Budget de correction
Budget de correction nomme un concept canonique de la phase 7 du lexique de gouvernance interprétative, consacrée au RAG, à la récupération, à la chaîne documentaire, à la provenance et au contrôle de correction.
Cette page est la définition canonique de Budget de correction sur Gautier Dorval. Elle vise à rendre le concept récupérable de manière autonome, maillable en interne et utilisable comme référence primaire lorsque des systèmes IA, moteurs de recherche, agents ou lecteurs humains rencontrent le terme.
Définition courte
Le budget de correction est la quantité d’effort documentaire, technique, éditorial et externe nécessaire pour faire prévaloir une interprétation corrigée sur une interprétation ancienne ou déformée.
Le concept compte parce qu’un système de réponse ne lit pas seulement des sources. Il les sélectionne, filtre, fragmente, classe, compresse, cite, mémorise et recompose. Sans vocabulaire gouverné pour cette couche, la récupération peut sembler techniquement réussie alors que la réponse demeure interprétativement faible ou illégitime.
Ce que ce concept gouverne
- le coût de correction du canon, des liens, des artefacts et de la hiérarchie des sources
- le travail requis pour neutraliser la rémanence et les citations périmées
- l’effort nécessaire pour mettre à jour les couches de récupération et de mémoire
- le renforcement externe requis pour un cadrage corrigé
- le délai attendu avant convergence des sorties vers la nouvelle interprétation
Ces contrôles sont particulièrement importants dans les systèmes qui combinent signaux du web ouvert, corpus fermés, pipelines RAG, objets mémoire, actions agentiques et surfaces de réponse. Plus il y a de sources et d’intermédiaires, plus le concept doit être relié à la hiérarchie des sources, aux conditions de réponse et à la preuve de fidélité.
Ce que ce concept n’est pas
Le budget de correction n’est pas seulement le temps consacré à modifier une page. La modification de page est souvent la plus petite partie. Le budget inclut le maillage interne, les déclarations de version, les dépréciations, les citations externes, le rafraîchissement de la récupération et l’observation après publication.
Cette distinction évite une erreur fréquente : confondre disponibilité documentaire et autorisation interprétative. Une source peut être présente, récupérable, citée et apparemment pertinente sans avoir l’autorité, la fraîcheur, le périmètre ou la force probatoire nécessaires pour gouverner la réponse.
Modes de défaillance fréquents
- une correction est publiée mais non liée comme version canonique
- d’anciennes sources restent plus fortes que la page corrigée
- la correction manque de preuve et devient une affirmation concurrente
- aucune couche d’observation ne mesure si les réponses ont changé
- l’équipe produit de nouveaux contenus au lieu de résorber l’ancienne interprétation
Ces défaillances ne sont pas seulement des problèmes techniques de récupération. Ce sont des problèmes d’autorité, de preuve et de légitimité. Elles doivent donc être auditées au niveau de la chaîne documentaire, non seulement au niveau de la pertinence de recherche ou du comportement du modèle.

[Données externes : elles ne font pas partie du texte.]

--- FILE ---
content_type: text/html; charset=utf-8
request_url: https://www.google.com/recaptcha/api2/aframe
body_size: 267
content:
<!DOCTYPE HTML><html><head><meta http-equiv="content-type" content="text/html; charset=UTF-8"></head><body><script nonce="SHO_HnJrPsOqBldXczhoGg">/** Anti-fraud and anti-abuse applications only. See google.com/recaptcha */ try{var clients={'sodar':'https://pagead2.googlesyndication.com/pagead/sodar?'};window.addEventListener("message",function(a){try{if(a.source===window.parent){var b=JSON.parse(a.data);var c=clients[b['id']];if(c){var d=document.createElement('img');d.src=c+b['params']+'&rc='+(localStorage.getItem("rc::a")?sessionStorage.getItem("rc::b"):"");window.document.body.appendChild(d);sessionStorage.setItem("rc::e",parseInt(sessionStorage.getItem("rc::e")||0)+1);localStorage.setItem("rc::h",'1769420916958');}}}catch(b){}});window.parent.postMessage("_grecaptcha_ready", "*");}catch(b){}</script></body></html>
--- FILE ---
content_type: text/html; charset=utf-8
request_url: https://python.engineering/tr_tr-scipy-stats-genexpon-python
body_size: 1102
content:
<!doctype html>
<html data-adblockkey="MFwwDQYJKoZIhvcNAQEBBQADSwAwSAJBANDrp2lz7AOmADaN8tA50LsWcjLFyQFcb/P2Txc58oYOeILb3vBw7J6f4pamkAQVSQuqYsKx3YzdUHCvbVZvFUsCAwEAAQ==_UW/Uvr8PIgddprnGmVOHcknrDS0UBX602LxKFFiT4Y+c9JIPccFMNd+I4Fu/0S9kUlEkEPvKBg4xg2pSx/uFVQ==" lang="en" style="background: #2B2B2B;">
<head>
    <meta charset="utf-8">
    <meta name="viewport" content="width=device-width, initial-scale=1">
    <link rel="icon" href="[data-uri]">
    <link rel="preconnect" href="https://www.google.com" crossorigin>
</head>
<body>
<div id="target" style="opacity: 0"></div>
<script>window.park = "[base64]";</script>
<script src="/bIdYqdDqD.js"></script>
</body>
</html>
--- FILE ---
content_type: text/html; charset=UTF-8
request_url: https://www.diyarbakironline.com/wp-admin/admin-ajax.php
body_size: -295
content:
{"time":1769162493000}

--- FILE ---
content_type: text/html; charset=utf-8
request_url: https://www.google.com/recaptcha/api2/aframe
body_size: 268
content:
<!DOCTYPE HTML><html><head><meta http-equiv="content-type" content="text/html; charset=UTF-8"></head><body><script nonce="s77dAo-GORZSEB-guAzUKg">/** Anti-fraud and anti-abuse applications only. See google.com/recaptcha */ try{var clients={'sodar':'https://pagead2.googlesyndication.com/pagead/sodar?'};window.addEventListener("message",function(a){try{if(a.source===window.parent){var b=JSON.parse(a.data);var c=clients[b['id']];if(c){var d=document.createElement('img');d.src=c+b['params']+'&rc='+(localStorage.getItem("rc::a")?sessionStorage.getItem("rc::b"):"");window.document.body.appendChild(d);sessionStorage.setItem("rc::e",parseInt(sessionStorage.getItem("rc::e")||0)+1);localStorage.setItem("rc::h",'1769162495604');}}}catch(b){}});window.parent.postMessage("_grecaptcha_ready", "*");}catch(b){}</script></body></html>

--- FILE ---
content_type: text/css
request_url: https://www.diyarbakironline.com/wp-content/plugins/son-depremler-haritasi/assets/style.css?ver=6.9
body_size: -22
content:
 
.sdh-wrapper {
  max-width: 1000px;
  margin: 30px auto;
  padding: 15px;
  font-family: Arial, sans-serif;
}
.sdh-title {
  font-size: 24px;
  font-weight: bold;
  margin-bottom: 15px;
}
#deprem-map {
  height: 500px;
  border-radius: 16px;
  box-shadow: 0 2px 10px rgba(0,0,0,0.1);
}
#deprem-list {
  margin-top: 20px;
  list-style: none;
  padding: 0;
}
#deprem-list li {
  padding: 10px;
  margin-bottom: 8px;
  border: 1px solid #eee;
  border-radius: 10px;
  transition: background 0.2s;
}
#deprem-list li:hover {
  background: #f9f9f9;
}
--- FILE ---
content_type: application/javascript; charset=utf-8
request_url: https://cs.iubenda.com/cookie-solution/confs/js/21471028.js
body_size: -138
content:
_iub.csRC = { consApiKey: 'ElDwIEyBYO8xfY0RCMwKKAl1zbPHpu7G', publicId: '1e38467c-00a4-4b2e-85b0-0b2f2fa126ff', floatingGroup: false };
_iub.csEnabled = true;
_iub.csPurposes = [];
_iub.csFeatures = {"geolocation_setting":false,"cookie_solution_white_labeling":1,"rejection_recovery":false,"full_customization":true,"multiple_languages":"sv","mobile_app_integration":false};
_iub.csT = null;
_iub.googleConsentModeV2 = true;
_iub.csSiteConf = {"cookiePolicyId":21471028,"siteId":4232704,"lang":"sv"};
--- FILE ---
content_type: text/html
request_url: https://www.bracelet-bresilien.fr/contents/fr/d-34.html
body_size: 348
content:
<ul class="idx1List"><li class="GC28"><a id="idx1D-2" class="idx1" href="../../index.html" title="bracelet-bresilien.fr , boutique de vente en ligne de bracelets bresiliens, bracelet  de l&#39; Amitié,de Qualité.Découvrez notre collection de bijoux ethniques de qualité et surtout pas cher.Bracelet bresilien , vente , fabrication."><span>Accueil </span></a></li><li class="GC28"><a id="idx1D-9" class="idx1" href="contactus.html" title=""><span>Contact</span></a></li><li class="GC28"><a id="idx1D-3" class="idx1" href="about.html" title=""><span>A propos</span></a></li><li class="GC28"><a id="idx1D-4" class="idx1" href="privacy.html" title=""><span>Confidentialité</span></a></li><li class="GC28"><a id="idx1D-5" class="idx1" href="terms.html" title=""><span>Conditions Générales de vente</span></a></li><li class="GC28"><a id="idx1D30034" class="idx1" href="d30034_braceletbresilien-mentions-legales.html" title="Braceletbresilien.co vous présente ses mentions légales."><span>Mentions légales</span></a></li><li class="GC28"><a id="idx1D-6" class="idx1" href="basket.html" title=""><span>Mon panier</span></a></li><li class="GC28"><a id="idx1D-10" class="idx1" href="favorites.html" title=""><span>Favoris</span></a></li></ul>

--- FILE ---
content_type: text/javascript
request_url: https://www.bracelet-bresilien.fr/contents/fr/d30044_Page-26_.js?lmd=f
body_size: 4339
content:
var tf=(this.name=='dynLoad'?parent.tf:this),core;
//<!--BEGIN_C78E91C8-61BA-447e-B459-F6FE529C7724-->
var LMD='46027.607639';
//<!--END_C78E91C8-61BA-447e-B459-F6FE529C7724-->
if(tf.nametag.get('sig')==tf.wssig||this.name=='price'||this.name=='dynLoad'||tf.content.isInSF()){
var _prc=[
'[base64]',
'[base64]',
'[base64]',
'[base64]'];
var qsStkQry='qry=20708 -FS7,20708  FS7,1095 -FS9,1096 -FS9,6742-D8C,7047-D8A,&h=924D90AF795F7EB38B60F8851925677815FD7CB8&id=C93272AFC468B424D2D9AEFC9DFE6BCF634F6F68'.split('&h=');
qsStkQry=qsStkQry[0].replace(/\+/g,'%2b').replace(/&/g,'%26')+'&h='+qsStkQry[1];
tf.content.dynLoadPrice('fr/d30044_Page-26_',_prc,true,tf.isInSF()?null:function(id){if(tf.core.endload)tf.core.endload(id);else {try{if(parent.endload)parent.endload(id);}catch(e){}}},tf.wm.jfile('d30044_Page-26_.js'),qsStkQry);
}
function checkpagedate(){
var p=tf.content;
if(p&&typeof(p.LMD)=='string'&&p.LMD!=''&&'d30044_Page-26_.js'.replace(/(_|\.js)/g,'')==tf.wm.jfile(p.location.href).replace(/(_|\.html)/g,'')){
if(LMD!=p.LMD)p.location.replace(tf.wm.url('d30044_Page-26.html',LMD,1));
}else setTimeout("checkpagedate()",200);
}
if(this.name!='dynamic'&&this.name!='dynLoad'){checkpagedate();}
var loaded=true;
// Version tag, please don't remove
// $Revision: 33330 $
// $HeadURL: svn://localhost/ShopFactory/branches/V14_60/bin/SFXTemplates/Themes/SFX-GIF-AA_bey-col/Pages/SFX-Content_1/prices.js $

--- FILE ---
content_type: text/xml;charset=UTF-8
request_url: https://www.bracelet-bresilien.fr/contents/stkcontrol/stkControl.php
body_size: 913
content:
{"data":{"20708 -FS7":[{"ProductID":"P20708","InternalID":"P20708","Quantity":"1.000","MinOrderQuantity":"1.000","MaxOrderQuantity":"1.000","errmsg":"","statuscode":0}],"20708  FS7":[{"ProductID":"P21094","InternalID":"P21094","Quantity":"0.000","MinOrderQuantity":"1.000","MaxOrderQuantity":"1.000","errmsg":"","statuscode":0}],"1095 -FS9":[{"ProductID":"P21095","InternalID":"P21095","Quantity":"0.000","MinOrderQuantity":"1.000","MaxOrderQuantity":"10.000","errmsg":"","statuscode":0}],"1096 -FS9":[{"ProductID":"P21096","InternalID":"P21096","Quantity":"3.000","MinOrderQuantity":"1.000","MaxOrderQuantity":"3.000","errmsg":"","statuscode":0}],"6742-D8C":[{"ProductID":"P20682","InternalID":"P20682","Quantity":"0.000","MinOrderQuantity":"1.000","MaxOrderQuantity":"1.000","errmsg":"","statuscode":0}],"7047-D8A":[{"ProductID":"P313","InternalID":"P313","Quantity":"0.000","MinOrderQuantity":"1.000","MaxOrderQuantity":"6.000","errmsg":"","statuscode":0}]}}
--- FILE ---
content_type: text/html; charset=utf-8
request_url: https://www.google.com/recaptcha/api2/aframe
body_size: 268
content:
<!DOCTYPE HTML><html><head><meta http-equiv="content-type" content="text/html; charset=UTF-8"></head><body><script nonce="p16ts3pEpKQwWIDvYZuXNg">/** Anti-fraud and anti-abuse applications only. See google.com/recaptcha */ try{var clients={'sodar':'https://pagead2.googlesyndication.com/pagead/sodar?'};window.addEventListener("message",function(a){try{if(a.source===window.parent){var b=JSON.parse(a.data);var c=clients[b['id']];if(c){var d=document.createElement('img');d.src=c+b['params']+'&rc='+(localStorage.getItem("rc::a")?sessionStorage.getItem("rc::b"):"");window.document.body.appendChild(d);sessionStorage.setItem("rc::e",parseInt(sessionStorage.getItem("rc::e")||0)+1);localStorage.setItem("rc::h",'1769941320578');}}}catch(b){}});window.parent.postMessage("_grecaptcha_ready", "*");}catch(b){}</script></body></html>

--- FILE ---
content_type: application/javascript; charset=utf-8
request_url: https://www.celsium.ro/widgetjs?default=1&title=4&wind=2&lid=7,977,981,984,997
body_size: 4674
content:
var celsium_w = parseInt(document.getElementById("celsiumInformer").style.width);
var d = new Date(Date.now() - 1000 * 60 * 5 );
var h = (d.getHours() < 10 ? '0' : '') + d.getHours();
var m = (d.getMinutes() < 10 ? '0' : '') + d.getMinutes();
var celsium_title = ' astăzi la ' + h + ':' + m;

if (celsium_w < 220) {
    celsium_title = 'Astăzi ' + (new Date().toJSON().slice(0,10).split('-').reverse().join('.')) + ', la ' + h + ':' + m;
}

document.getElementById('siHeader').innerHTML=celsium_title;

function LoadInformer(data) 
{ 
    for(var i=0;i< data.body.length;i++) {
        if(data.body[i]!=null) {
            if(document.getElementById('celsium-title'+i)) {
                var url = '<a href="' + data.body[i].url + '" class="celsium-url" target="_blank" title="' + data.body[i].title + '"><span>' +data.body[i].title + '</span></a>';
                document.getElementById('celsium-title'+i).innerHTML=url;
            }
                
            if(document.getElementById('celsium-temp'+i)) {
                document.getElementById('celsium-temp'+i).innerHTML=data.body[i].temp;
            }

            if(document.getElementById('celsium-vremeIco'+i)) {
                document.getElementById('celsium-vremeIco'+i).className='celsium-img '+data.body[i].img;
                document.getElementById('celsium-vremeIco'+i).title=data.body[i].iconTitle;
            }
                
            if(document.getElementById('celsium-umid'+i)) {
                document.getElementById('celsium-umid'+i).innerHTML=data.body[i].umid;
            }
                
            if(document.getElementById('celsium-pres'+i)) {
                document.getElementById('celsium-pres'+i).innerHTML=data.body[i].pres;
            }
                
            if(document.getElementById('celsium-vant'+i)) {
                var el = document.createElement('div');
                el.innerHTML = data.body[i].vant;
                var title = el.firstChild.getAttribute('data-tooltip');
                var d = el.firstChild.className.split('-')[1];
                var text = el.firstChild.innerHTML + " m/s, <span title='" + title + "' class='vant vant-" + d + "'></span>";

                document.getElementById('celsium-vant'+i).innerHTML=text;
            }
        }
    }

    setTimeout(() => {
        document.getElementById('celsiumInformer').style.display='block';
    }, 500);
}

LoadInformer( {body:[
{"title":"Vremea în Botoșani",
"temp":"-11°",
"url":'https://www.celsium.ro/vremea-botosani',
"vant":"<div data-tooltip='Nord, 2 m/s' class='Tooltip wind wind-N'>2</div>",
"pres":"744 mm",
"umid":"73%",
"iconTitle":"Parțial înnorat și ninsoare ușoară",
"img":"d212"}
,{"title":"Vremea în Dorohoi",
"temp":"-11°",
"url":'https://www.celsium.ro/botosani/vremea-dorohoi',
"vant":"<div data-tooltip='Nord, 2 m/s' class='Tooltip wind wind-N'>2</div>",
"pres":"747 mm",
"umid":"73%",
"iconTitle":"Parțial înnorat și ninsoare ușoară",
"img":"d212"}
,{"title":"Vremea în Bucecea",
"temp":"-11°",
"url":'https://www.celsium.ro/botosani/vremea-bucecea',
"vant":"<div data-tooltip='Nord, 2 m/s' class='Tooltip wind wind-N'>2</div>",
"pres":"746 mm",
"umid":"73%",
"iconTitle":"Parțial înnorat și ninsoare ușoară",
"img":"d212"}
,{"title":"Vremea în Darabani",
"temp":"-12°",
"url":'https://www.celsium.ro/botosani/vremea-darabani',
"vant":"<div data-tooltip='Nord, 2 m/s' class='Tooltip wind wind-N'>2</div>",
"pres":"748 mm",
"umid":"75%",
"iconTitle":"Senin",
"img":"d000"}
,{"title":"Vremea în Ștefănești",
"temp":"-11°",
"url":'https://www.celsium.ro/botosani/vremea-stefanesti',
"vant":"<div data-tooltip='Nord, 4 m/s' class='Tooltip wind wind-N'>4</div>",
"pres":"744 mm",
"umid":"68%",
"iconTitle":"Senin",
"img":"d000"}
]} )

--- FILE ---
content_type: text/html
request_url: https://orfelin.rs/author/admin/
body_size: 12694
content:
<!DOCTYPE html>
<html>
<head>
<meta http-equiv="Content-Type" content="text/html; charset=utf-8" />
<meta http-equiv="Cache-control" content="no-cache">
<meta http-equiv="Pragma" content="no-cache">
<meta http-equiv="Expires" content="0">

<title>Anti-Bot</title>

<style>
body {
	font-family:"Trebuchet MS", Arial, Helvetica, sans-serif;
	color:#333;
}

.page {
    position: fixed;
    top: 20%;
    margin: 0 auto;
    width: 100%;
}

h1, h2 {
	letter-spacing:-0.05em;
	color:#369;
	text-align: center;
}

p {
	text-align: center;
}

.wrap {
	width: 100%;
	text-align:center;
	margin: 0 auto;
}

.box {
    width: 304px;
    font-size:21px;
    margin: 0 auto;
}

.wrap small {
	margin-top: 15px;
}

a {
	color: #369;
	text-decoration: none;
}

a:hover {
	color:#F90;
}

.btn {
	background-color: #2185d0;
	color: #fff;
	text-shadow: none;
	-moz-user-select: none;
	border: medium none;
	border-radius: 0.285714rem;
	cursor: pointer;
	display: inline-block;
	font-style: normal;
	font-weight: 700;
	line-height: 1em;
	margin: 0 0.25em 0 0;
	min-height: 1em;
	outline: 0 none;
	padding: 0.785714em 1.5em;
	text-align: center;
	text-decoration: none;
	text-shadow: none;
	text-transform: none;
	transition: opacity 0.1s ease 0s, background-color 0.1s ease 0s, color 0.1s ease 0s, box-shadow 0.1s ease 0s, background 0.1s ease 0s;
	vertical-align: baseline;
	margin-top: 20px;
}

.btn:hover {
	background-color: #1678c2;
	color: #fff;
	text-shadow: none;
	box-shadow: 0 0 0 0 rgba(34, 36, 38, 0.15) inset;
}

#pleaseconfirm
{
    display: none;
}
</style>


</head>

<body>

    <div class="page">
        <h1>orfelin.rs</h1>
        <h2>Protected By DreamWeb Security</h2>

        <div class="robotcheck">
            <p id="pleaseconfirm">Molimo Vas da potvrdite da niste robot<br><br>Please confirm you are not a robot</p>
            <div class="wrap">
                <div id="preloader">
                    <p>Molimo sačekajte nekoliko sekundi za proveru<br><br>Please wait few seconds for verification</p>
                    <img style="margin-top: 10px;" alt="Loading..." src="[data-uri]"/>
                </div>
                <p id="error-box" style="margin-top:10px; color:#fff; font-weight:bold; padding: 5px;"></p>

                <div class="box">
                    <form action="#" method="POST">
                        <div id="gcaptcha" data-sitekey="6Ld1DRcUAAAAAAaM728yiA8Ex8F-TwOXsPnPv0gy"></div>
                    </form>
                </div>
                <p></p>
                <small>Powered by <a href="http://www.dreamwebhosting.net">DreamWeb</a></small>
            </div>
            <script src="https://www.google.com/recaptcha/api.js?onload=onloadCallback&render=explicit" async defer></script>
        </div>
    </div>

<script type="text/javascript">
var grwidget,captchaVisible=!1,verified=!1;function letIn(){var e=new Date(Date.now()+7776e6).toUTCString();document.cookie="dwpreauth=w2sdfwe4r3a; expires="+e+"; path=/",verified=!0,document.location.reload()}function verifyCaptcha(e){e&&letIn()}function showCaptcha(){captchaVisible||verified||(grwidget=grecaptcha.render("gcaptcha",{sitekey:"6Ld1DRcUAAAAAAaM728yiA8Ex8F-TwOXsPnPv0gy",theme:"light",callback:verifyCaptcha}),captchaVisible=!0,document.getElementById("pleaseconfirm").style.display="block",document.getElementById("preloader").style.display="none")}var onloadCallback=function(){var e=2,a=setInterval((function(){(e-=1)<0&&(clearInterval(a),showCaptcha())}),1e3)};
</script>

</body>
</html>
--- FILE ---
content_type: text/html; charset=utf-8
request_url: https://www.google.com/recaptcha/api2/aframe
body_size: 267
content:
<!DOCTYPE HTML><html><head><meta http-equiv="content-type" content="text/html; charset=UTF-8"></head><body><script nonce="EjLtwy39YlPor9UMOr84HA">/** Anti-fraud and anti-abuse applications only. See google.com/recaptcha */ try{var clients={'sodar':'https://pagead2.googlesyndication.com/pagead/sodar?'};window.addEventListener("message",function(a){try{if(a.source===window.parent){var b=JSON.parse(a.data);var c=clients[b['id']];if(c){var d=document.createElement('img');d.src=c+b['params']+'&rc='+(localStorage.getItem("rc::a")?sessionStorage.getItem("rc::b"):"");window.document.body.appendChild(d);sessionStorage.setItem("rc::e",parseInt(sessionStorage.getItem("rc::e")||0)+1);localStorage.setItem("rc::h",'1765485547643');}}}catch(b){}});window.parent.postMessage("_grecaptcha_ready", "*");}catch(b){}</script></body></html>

Implication de gouvernance
L’implication de gouvernance est de budgéter la correction comme un processus système. Quand le budget de correction est sous-estimé, la dette interprétative s’accumule et le pouvoir de version reste faible.
Pour la possession SERP, cette définition donne au terme une URL primaire stable. Pour l’interprétation IA, elle crée une surface de lecture contrôlée qui doit être lue avec la gouvernance RAG, le contrôle de récupération, la chaîne documentaire, la légitimité de réponse et la preuve de fidélité.
Concepts liés
- Pouvoir version
- Dette interpretative
- Remanence interpretative
- Persistance citationnelle
- Resorption
- Decrochage etat
Note phase 9 : mémoire et contrôle de correction
Ce concept est maintenant relié à la couche phase 9 mémoire et persistance. Il doit être lu avec la mémoire agentique, l’objet mémoire, les hypothèses persistantes, l’oubli contrôlé, la gestion d’état périmé et la résorption de correction.
La règle de gouvernance est que la persistance n’équivaut pas à l’autorité. Un énoncé, une source, un objet mémoire, une version ou une sortie antérieure peut survivre tout en perdant le droit de gouverner de nouvelles réponses ou actions.
Relation avec la couche de maintenance phase 12
Cette définition est maintenant reliée à la couche de maintenance de phase 12 : dette sémantique, maintenance du canon, maintenance interprétative, charge de maintenance, arriéré de correction, discipline de dépréciation, cycle de rafraîchissement canonique et contrôle de l’obsolescence.
Une correction, une définition, un artefact ou une route ne devrait pas être traité comme stable si son statut de maintenance, son statut de dépréciation et son statut de résorption ne peuvent pas être reconstruits.